Além de abordar todos os aspectos de conservadorismo e misoginia que insistentemente ainda desfilam sob nossos olhos – em seus formatos contemporâneos, em recauchutadas roupagens – nas notícias, nas manchetes, nas redes sociais, na vida acontecendo do nosso lado o tempo todo, além disso há um trânsito muito interessante que Suzana executa com destreza, ao passar, em algumas ocasiões instantaneamente, da personagem Maria a ela mesma Suzana, com suas características mineiras, com as histórias de sua família e as histórias culturais que compartilha com a plateia de forma bem-humorada, como é o caso do pão de Jesus.
Esse trânsito também confere leveza a um espetáculo que poderia ser muito denso e pesado, já que é inevitavelmente pesada a violência que atravessa a vida de todas as mulheres há tantos séculos. Não há como fugir ao peso e dar tratos à bola de modo leviano, mas saber misturar uma bossa agradavelmente mineira no jogo de cena enriquece a experiência e traz ao palco algum alívio, necessário para seguir adiante no monólogo. Especialmente para nós, mulheres, que iremos reconhecer a familiaridade daquilo que nos é mostrado com aquilo que vemos e vivemos. No espetáculo, o jogo entre o passado e o presente se materializa em algumas cenas inesperadas e divertidas, como a do telefone celular, em que a atriz, repentinamente, recebe uma chamada de sua mãe, mas que é ao mesmo tempo um diálogo com a atriz e com Maria de Nazaré.

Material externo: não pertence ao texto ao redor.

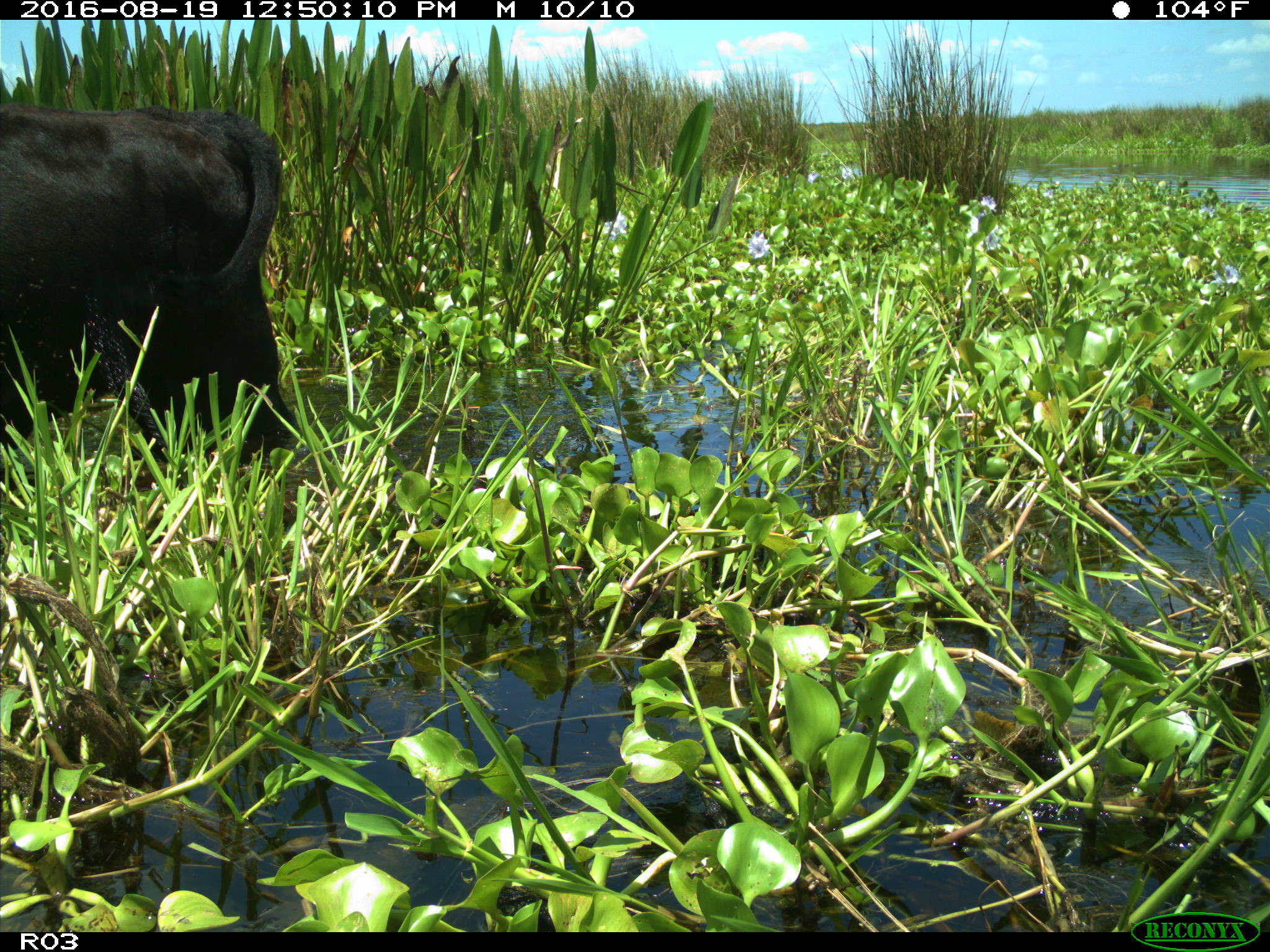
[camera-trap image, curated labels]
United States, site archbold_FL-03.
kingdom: Animalia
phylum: Chordata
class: Mammalia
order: Artiodactyla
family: Bovidae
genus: Bos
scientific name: Bos taurus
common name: domestic cow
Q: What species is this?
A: Bos taurus (domestic cow).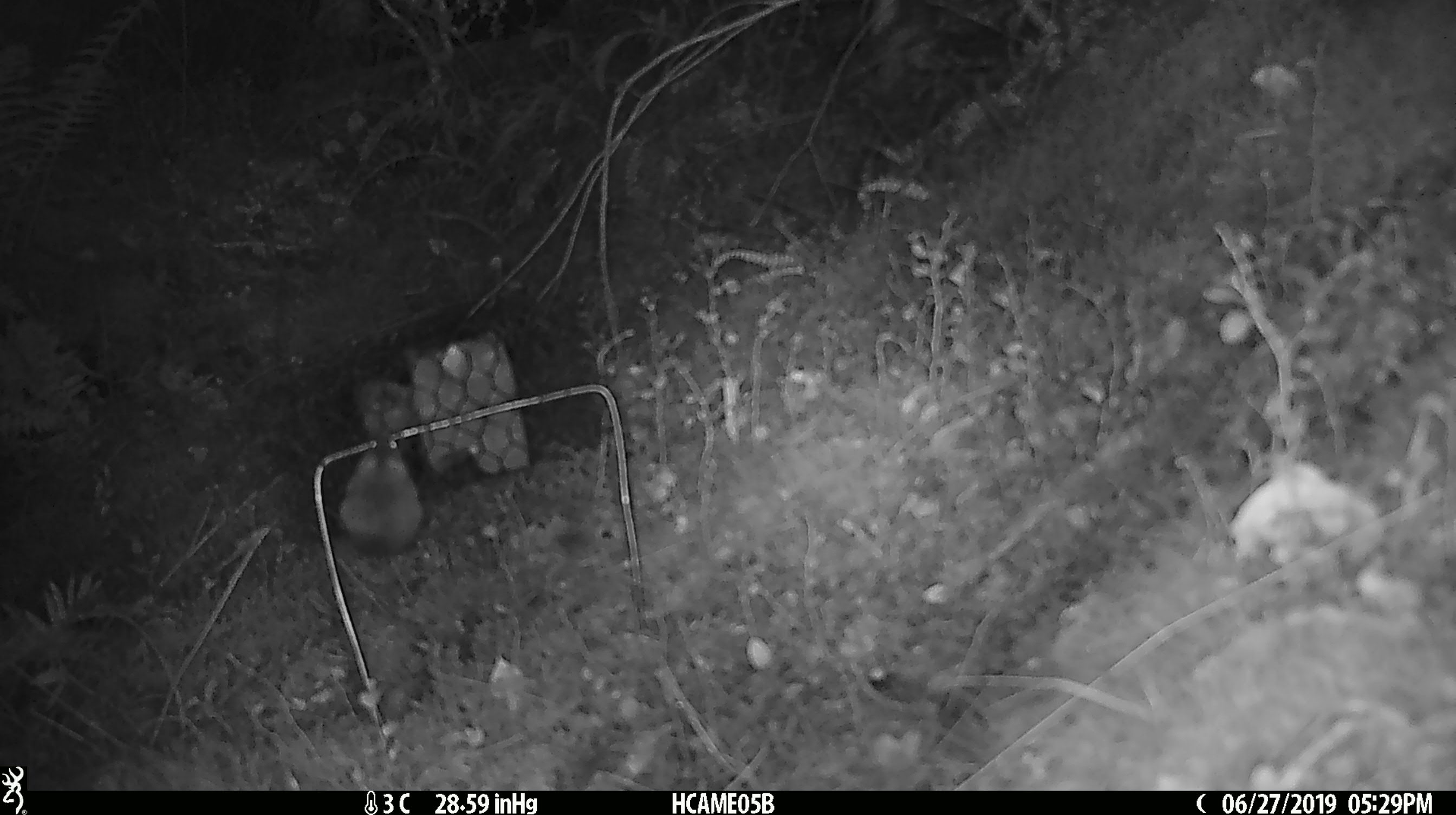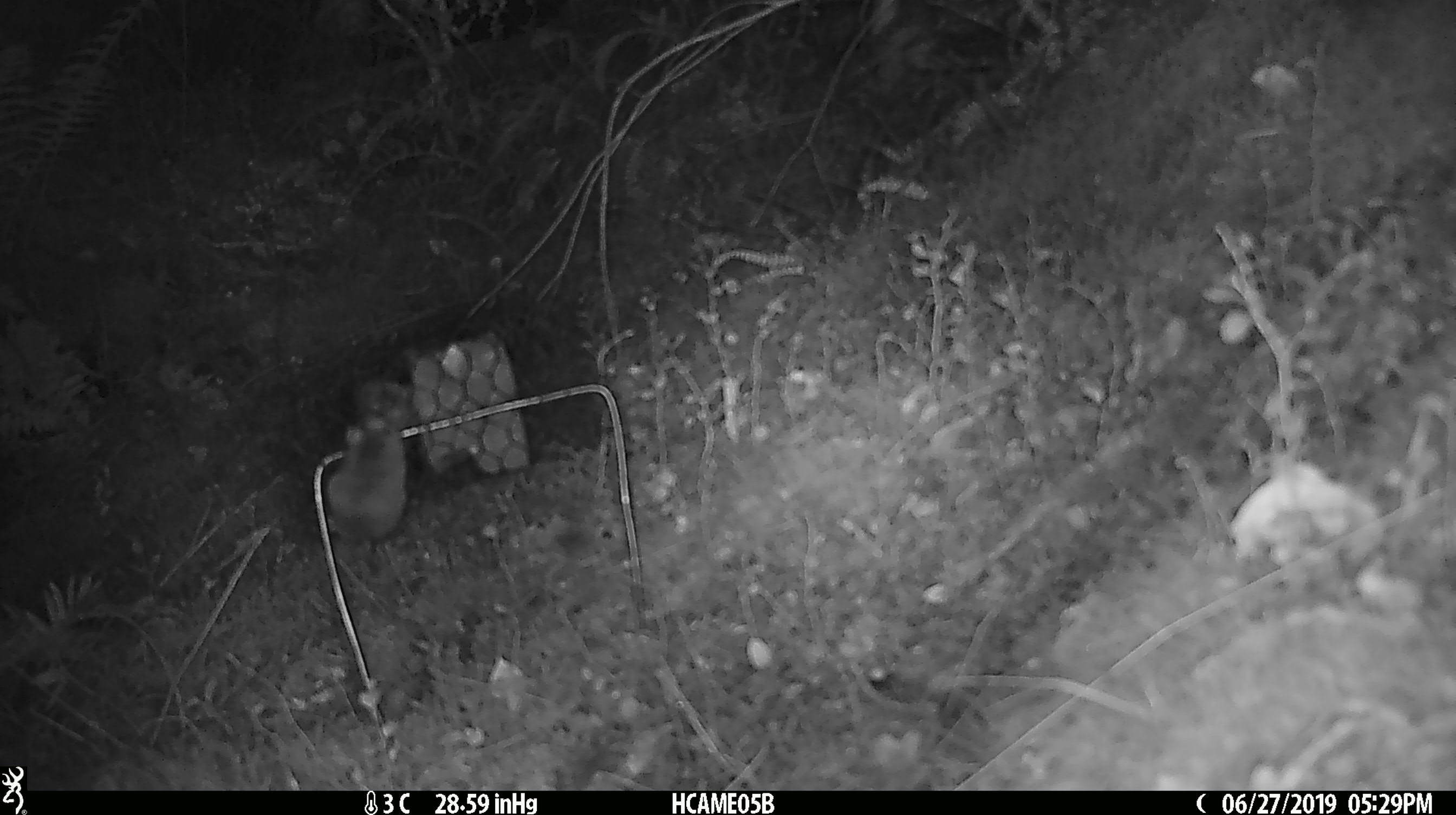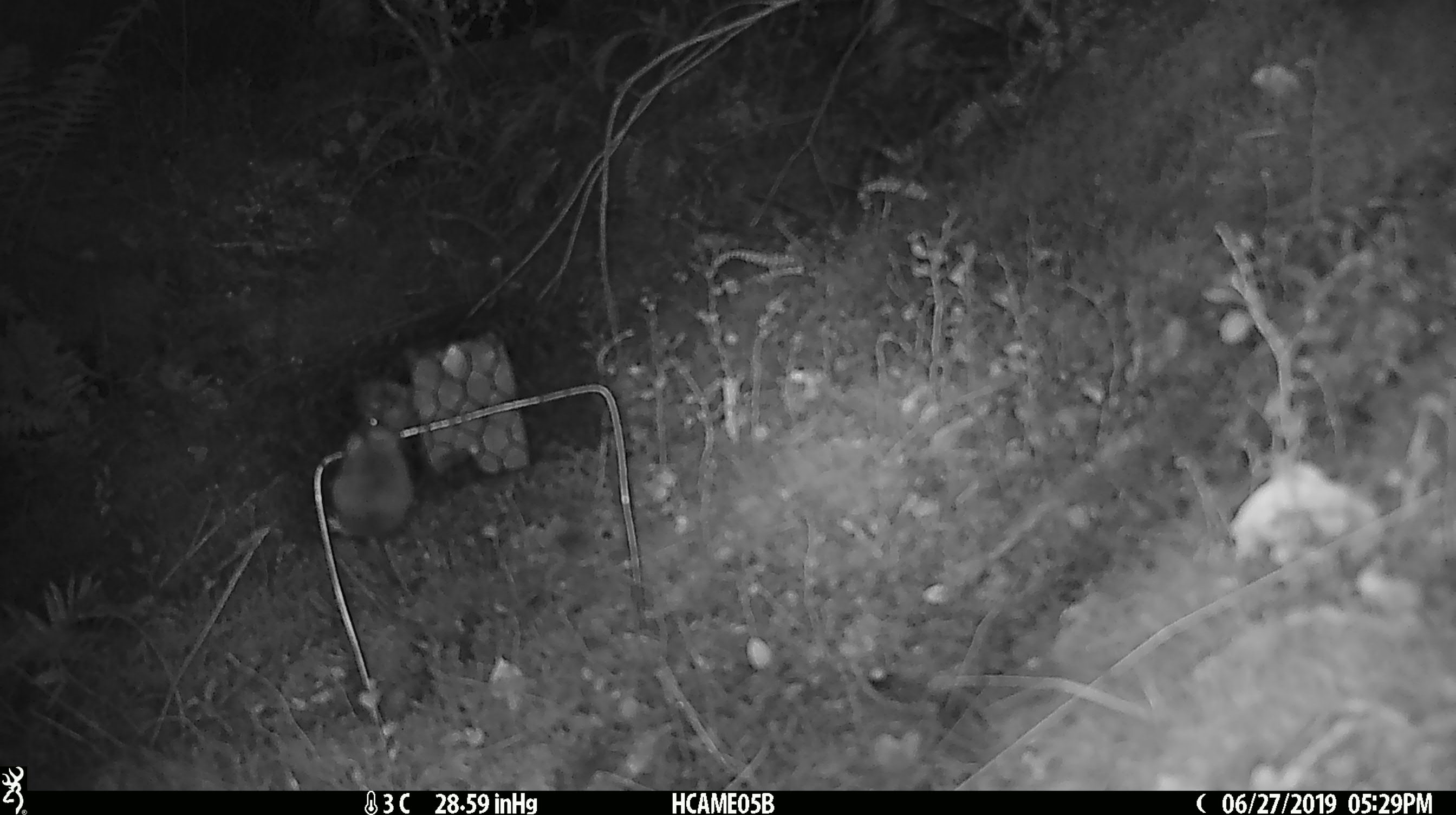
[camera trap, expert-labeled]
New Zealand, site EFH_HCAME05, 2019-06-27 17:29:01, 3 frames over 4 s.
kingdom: Animalia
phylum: Chordata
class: Mammalia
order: Rodentia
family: Muridae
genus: Mus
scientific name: Mus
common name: mouse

Ou quando há citações ao texto bíblico na inconfundível voz em off de Cid Moreira. São ainda mais interessantes os momentos em que, nesse trânsito de contextos temporais e culturais e das personagens assumidas por Suzana Nascimento, informações atuais nada fictícias (e, por isso mesmo, estarrecedoras) são compartilhadas com a plateia. Esse é o caso da famigerada legítima defesa da honra, tese que foi muito usada no Brasil até 2021, e que protegia de penas severas homens que cometessem feminicídios ou outras agressões contra mulheres, caso tais crimes supostamente se pautassem em seu sentimento de indignidade diante de qualquer ato que achassem reprováveis cometidos por suas esposas e que ferissem aquilo que entendessem como “sua honra”, essa abstração que talvez só os homens mesmo pudessem ter e esbanjar. Em termos corriqueiros, esse absurdo.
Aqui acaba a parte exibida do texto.